To start, the settlement pertained to a murder case. In 2000, Fairview resident Walter Bowman was shot to death in his home by masked invaders. Five men were imprisoned. Two, Robert Wilcoxson and Kenneth Kagonyera, were given fifteen-year sentences, but they were set free by the North Carolina Innocence Inquiry Commission after only eleven years. In July, the county agreed to pay Kagonyera $515,000, and it settled for an undisclosed sum with Robert Wilcoxson. Wilcoxson’s settlement was expected to be considerably larger because, unlike Kagonyera, he was not serving time for other, unrelated charges. Both men had filed federal lawsuits against the county.
The Innocence Commission did not exonerate three other men imprisoned for the murder. Teddy Lamont Isbell, Sr., Damian Miguel Mills, and Larry Jerome Williams, Jr. continued to serve their sentences. Isbell served six years after pleading guilty to robbery, and Mills and Williams were convicted of second-degree murder. All men claimed they were falsely imprisoned, and that they had been frightened into making false confessions. They reportedly feared authority and were distrustful of then-Sheriff Bobby Medford’s administration.

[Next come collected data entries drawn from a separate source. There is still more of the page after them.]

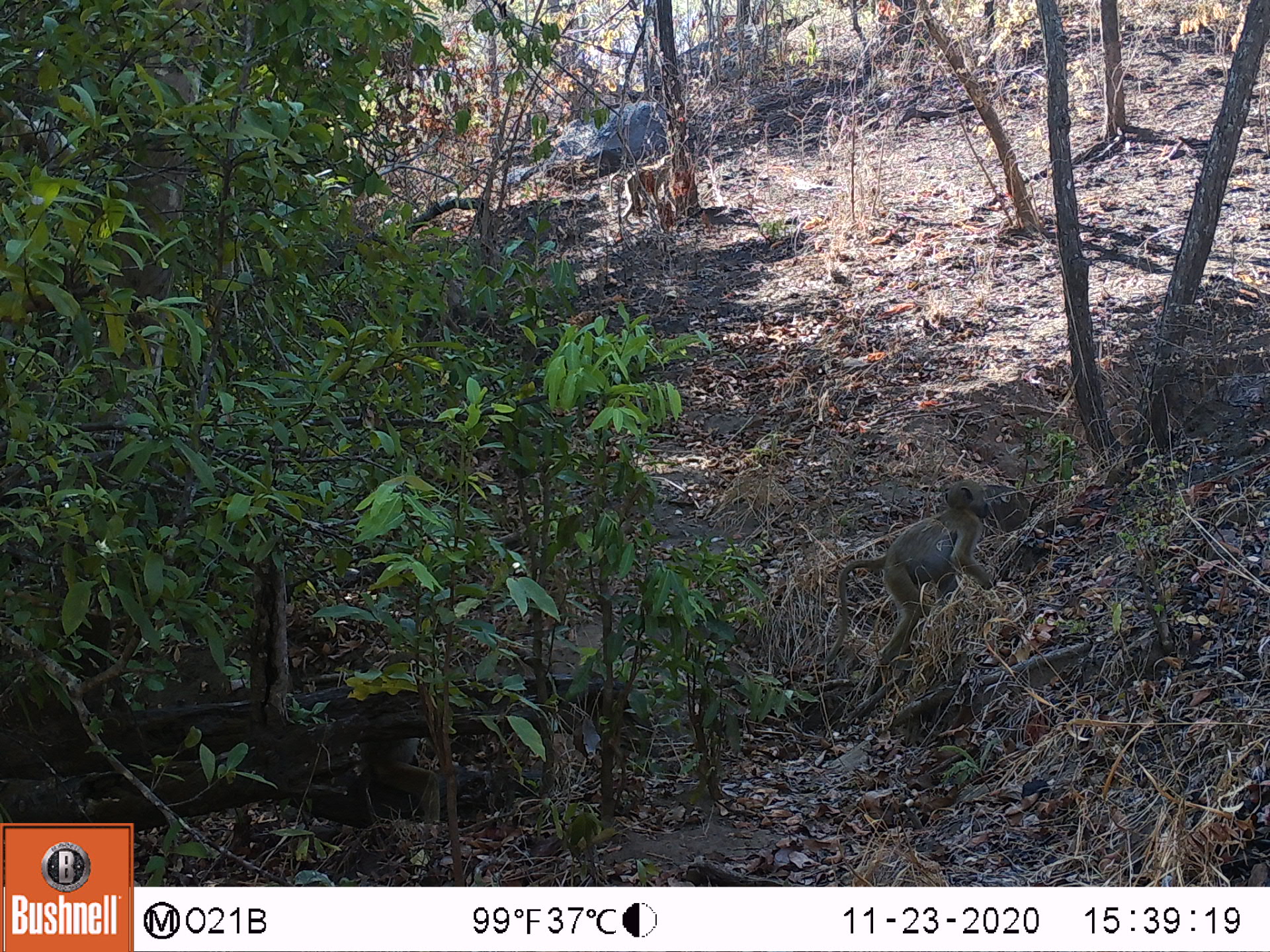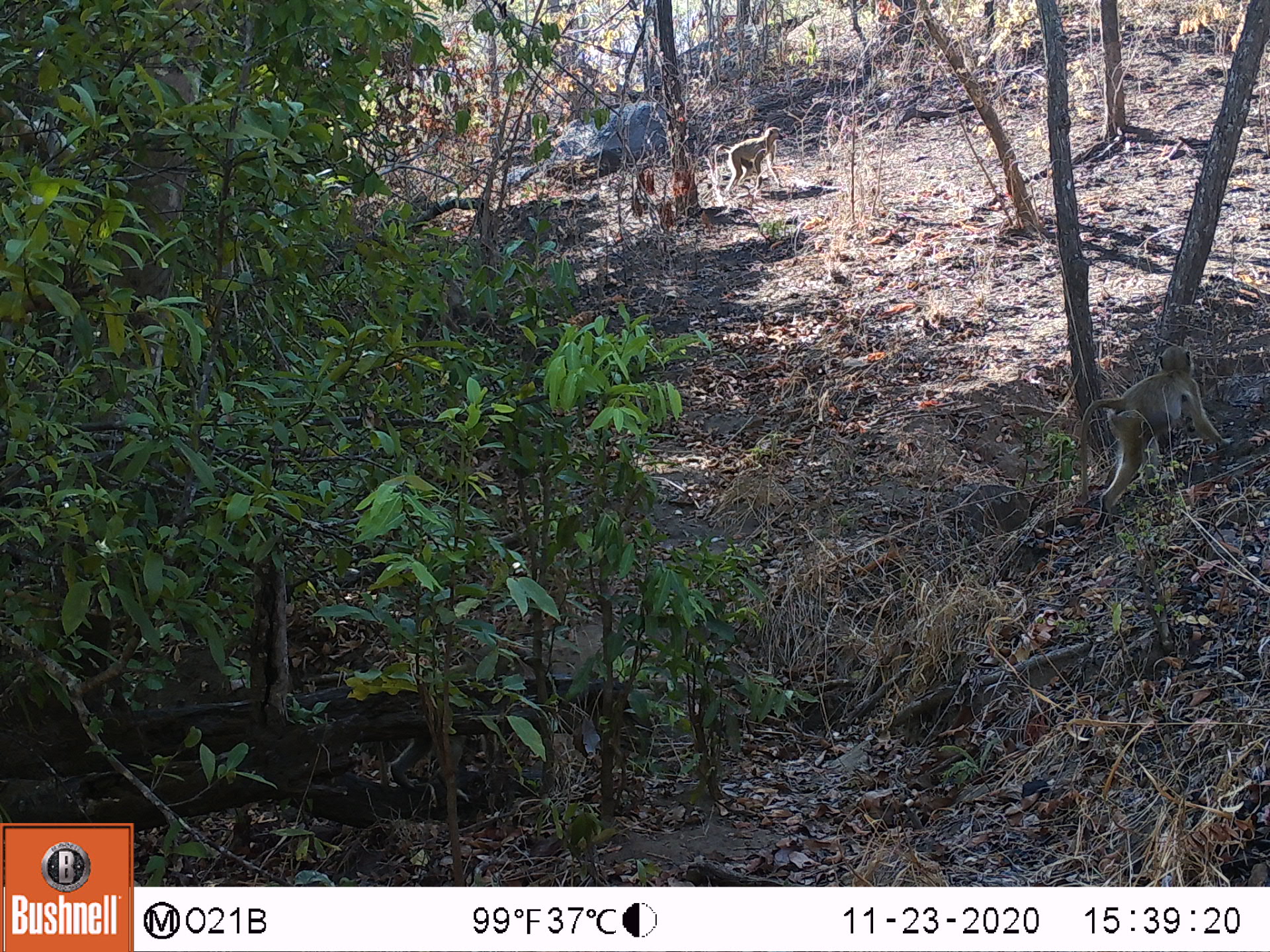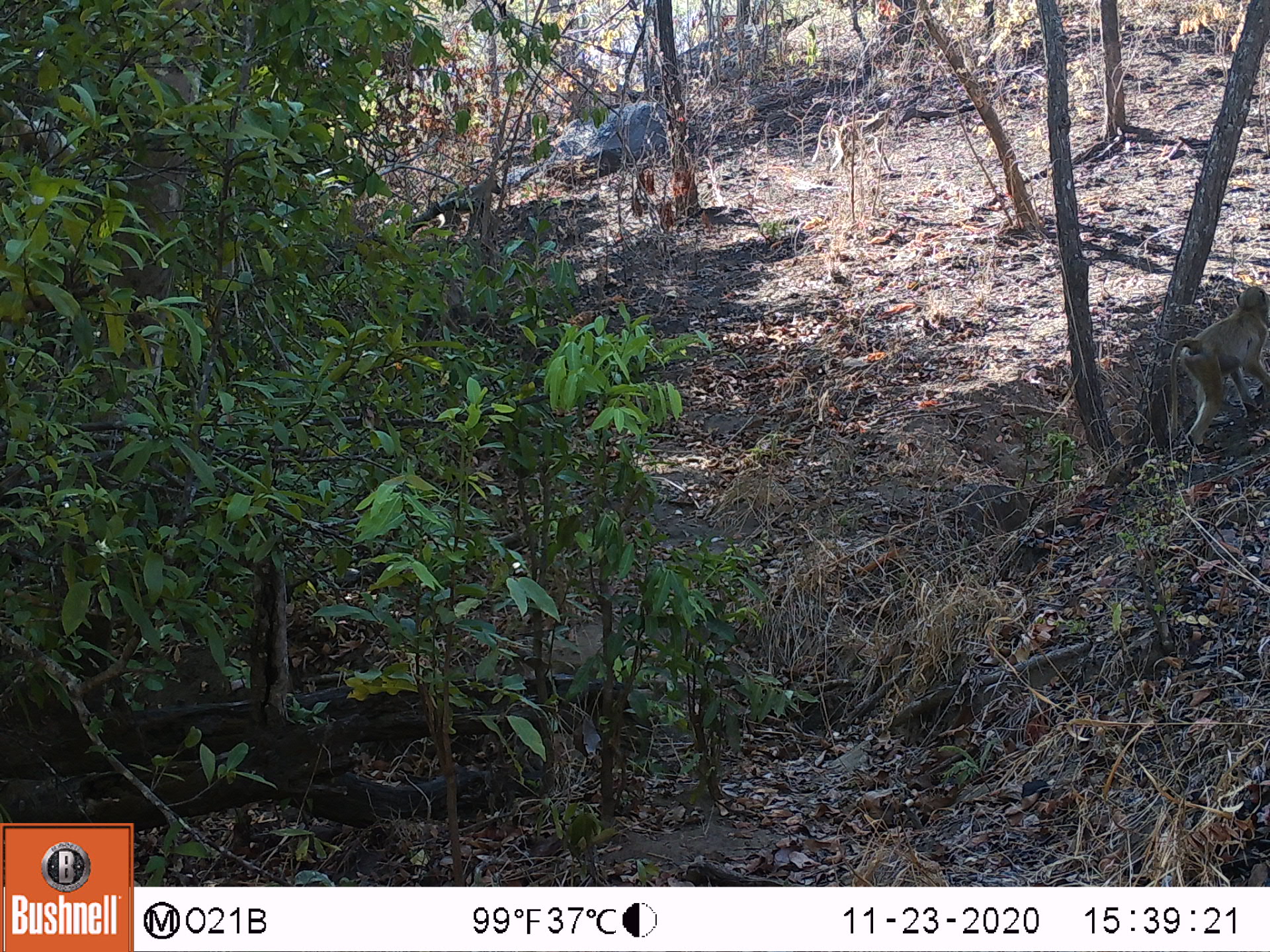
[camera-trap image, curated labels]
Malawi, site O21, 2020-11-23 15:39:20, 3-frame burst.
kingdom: Animalia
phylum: Chordata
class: Mammalia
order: Primates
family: Cercopithecidae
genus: Papio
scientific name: Papio cynocephalus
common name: yellow baboon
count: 1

The case of Isbell, Mills, and Williams is unusual, but not unprecedented, in that their convictions have yet to be overturned, even though the Innocence Commission said it had the names of three other men it believed were guilty. County Attorney Curt Euler justified settling out of court because it would not be fair to exonerate this one and that one, while leaving three others in the same predicament in jail. Euler estimated going to trial could cost the county $1 million per year per man. That would come to $42 million on top of what had already been paid Kagonyera. Euler further wanted to settle before any charges were cleared, as he estimated the county would owe double in damages for arresting officially innocent men.
On August 4, the commissioners had a closed-door session, after which they emerged to approve settlement amounts. Isbell would get $240,000; Mills, $512,250; and Williams, $750,000. Following the vote, the county was authorized to publish the amount paid to Wilcoxson, and that was $5,125,000. So, all-told, it looked like taxpayers would be on the hook for just over $7 million. Adding the costs of legal services, it was estimated the amount would be closer to $8 million, but three insurance companies are expected to cover about $3 million. During the public meeting, the spin from the commissioners was that Euler had done a yeoman’s job in talking the price down from $17 million. For comparison’s sake, the county’s annual operating budget is $368 million.
And that leads us to selling the land. The 137-acre tract has perhaps one of the most interesting deed histories in the area. Though located in Buncombe County, it became Henderson County property as part of the 1995 water agreement. Terms required Henderson County to build a sewage treatment facility on it, and its ownership was to revert to Asheville should the land not be conveyed to the Metropolitan Sewerage District by 2012. Two 2-year extensions were added to the contract. Then, in April of 2014, Henderson County agreed with Asheville to sell the property within two years and split the proceeds 50-50. The Henderson commissioners agreed to put the property on the market in September.
Allegedly, Henderson County had received several offers higher than $6 million. But in March of this year, when the county was about to close, Henderson County Manager Steve Wyatt ran to Buncombe County in the eleventh hour to try to get a better deal. Henderson County would get the full asking price, $6,815,000, and Buncombe County would have the tract for an amazing economic development inducement. With the same secrecy enshrouding GE’s Project X, somebody leaked to the local daily that this project had the mysterious code name, Bravo IV. A little searching on the Internet revealed a Bravo IV on several local government agendas in Southern Seaboard states. The minutes of one local government linked the name with negotiations with Deschutes Brewery. Operating out of Bend, Oregon, Deschutes is the sixth largest craft brewer in the country. Its presence in Bent Creek would give the area three of the country’s ten top craft brewers.
The Buncombe County Commissioners whisked into their chambers in an emergency meeting, and voted 4-3 to buy the land. The Republicans on the board, Joe Belcher, Miranda DeBruhl, and Mike Fryar, were opposed; arguing even if members of the public had been given advance notice of the vote, they wouldn’t have a clue what the unnamed economic development project was. Commissioner Brownie Newman at the time divulged the project would create middle-class jobs and be good for the environment.
So when a resolution to sell the land appeared on the Buncombe County Commissioners’ agenda for their October 6 meeting, members of the public were wondering what had happened with Deschutes. It was sure to be an interesting meeting, but when it came time for the commissioners to discuss the item, County Manager Wanda Greene called for a closed session to discuss some important developments. After a purgatoriously protracted recess, the commissioners re-emerged and voted unanimously to remove its consideration from the agenda. Chair David Gantt remarked toward the end of the meeting that the commissioners had accomplished a lot. Within a day, news sources were announcing the arrival of representatives from Deschutes in the area.